When the monument was established in 1990, half of the 7239 acres were already in public ownership. Since then, Federal, state and city governments have spent $60 million on land acquisition. The State of New Mexico transferred 640 acres to the Federal Government in 2001. In addition, the City owns several thousand acres of Major Public Open Space lands immediately adjacent to the monument. These lands, while not within the monument boundary, are maintained in their natural state for recreational use and as an open space preserve. These lands are part of Albuquerque’s 20,000 acres of designated and highly celebrated Major Public Open Space.

Located in the fastest growing area of Albuquerque, the monument is surrounded on the east and north by residential development. Expansive plans for additional residential development to the south have been approved. Once on the very edge of the city, residential lots adjacent to Petroglyph National Monument now command higher prices, with views being protected in perpetuity. Monument neighbors appreciate having a National Park in their own backyard. The City enforces design guidelines for properties adjacent to the volcanic escarpment (height of structures, roof and building color, reflective surfaces and other considerations). Three new elementary schools are within walking distance of the monument and Chamisa Elementary’s school yard even opens directly into the monument, their own outdoor classroom.

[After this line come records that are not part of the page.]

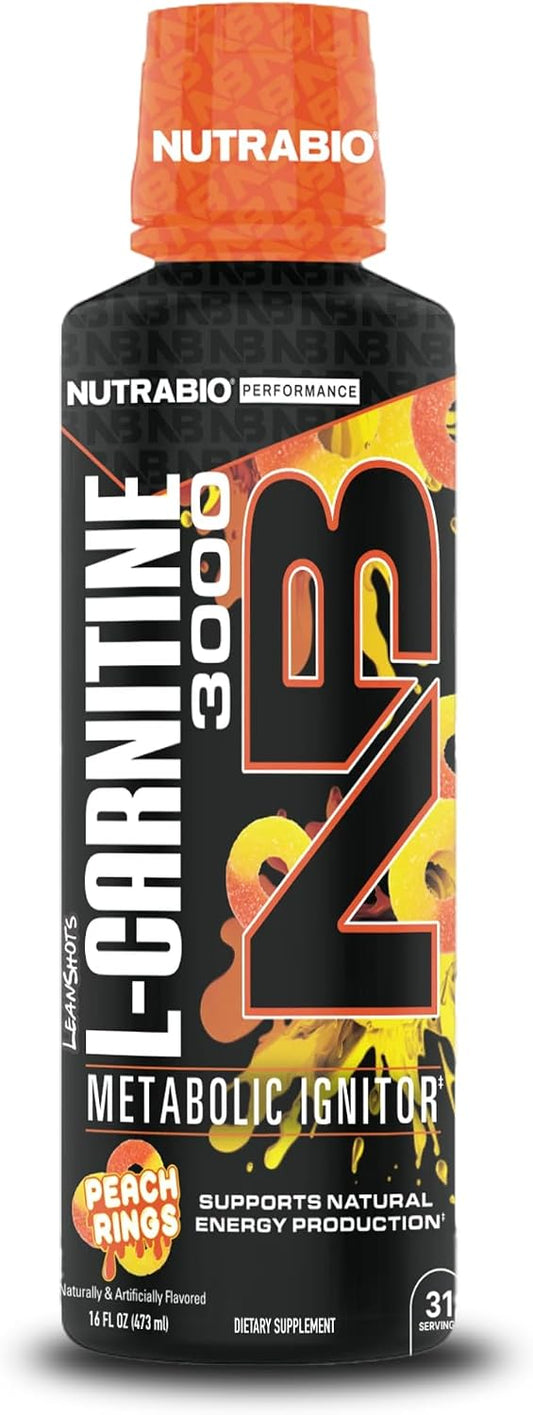 NutraBio LeanShots Liquid L-Carnitine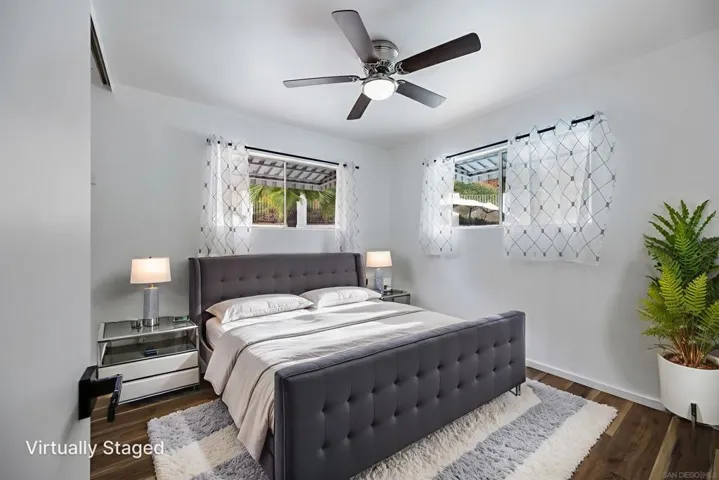 Bedroom 2 - Virtually Staged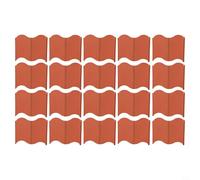 Garden Edging Border 20 Pack Flexible Plastic Lawn Edging Strips Interlocking Landscape Fence for Flower Bed Yard Driveway Outdoor Barrier White Red Green Black(red)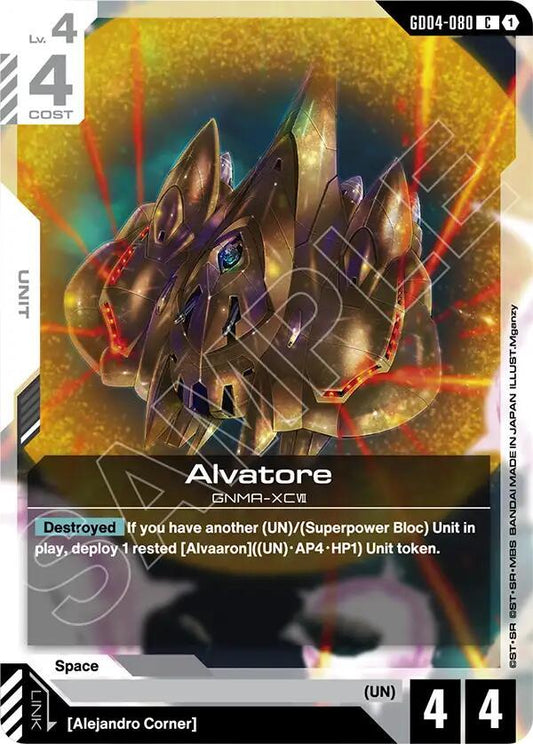 Gundam Card Game: Alvatore card image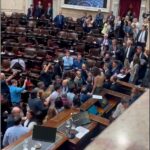 ESCANDALO EN EL CONGRESO: ZAGO Y ALMIRÓN, A LAS PIÑAS EN DIPUTADOS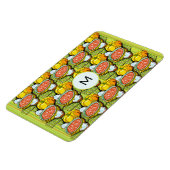 Magnet Flexible Monogramme citrouille, soupe et Arrière - plan ray (Côté Gauche)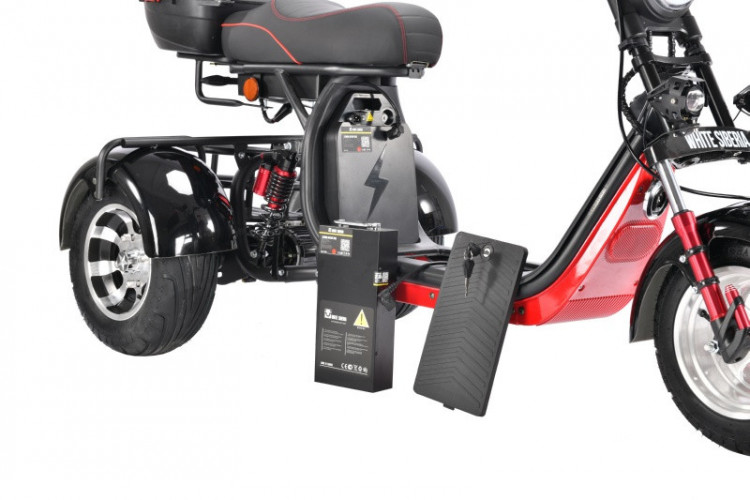 Электроскутер White Siberia PRO TRIKE 3000W в Кемерово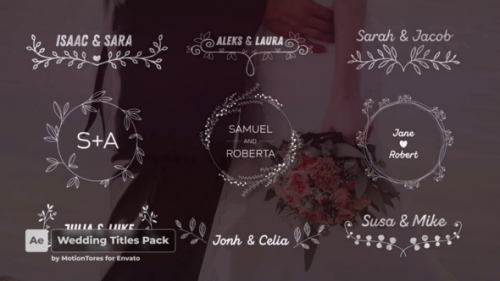 Videohive - 35 Wedding Titles Pack  After Effects - 21673746 - 21673746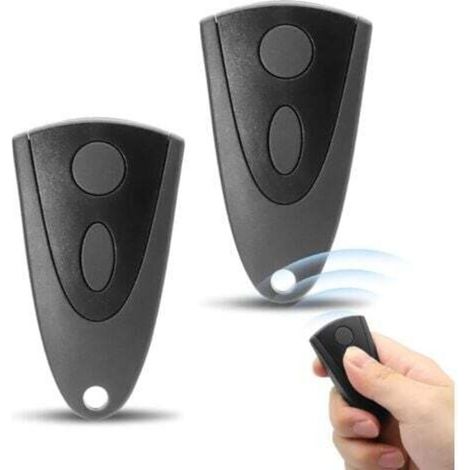 Gate Remote Control Compatible with Novotron 502 MAX43-2 512 MIX43-2, 433.92MHz, Gate and Garage Door Remote, 2 Channels, Black, Pack of 2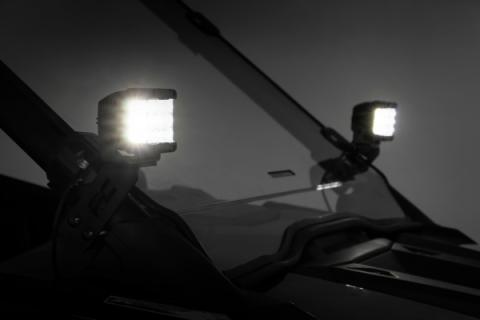 Polaris Dual LED Cube Kit w/Black Series Flood LED's 20-21 Polaris RZR PRO XP Rough Country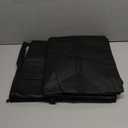 Maxcheck 2 Pcs Insulated Bags for Food Delivery XXXL Large Capacity Hot Grocery Tote Bag Reusable Warming Pizza Catering Carrier for Commercial Travel Lunch Shopping Gifts (Black)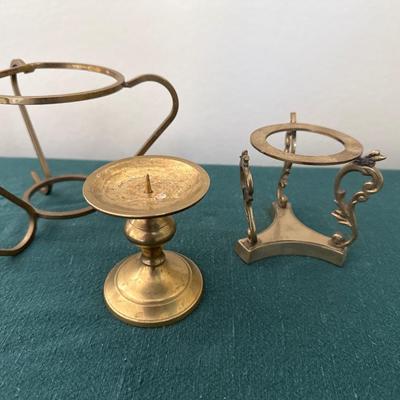 Brass candle holders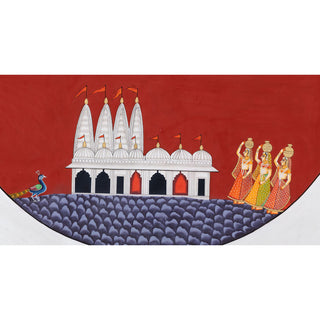 Nathdwara: Gates of the Lord - Framed
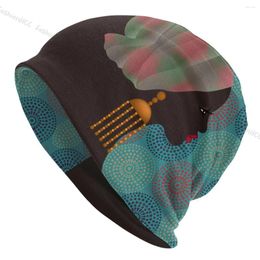 Berets Retro African Tribes Bonnet Homme Outdoor Thin Skullies Beanies Beautiful Women Caps For Men Creative Hats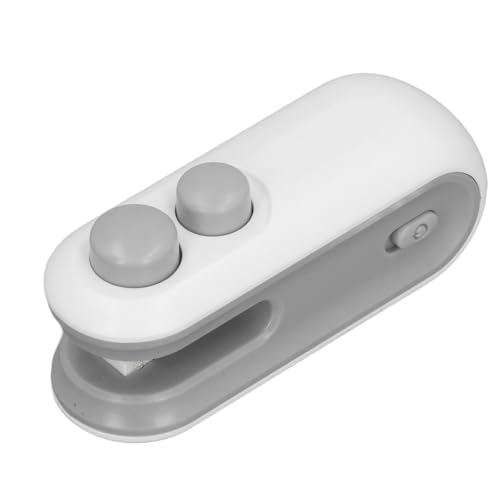 Zerodis Wiederaufladbare Mini -Beutel -Versiegelung Tragbare Heizversiegelung für Snacksäcke mit USB Kabel Weitverträglichkeit für Chips Camping Picknick Futter Frische (WHITE) von Zerodis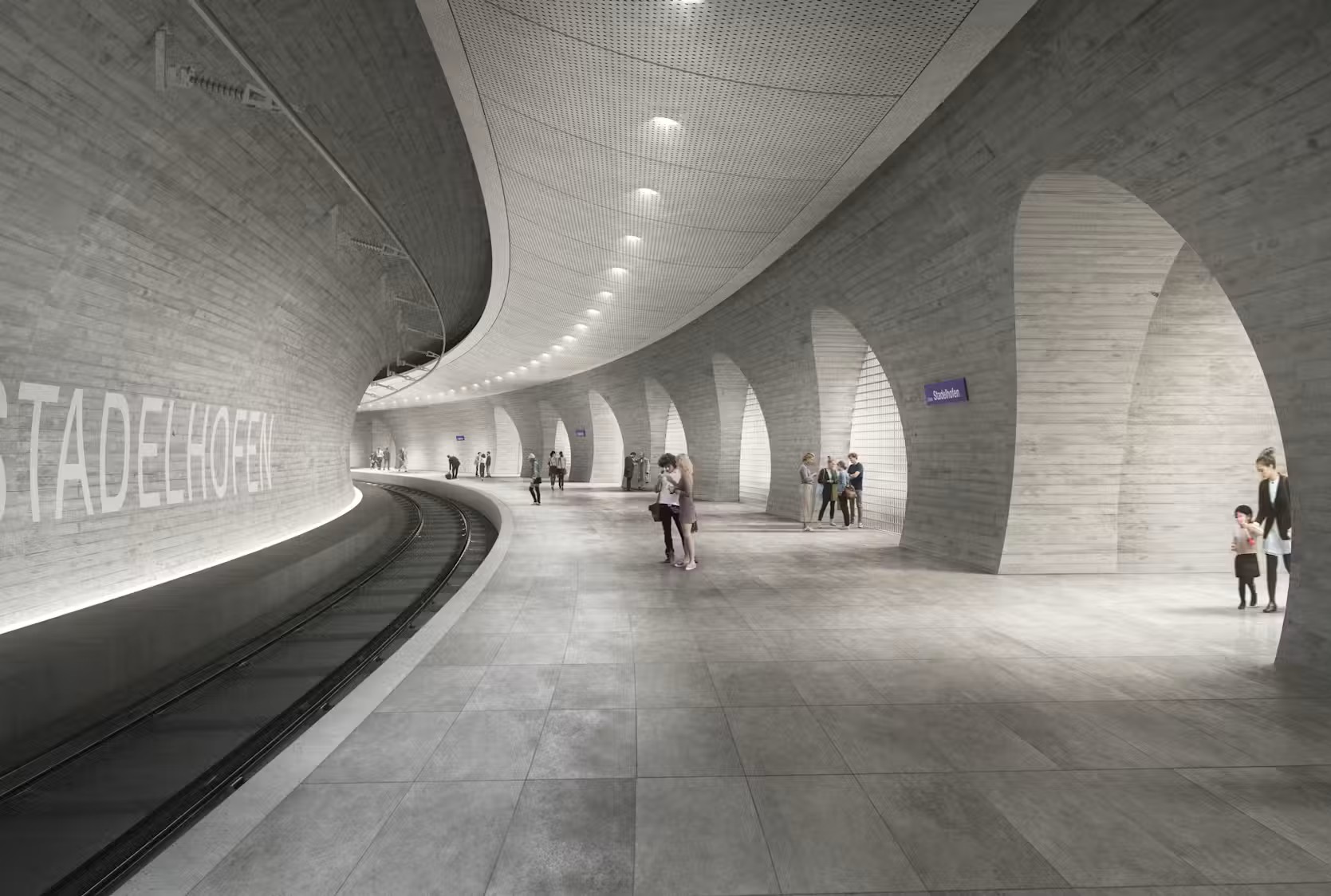 Ausbauprojekt Bahnhof Stadelhofen 25W-403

What does the near future look like? The City of Albuquerque has plans to expand the Double Eagle II General Aviation Airport to the west by constructing new runways. New mesa top development is being planned and thousands of acres of land nestles next to the volcanic escarpment is slated for over 18,000 new homes. Issues of urban encroachment, intense and sometimes conflicting recreational use, city proposed road construction (a four lane Unser Boulevard through the Boca Negra Unit and a 4-6 lane Paseo Del Norte across the escarpment on 8.5 acres removed from the monument boundary in 1997), aircraft over flights and storm water runoff continue to provide challenges to the resources and impacts to the quality of the visitor experience. Although considered an “urban park” by many the same rules and regulations generally applicable to all units of the National Park System apply.

So when you see both the city Open Space and National Park Service logos you will understand the long standing relationship of this complex, dynamic and evolving national treasure.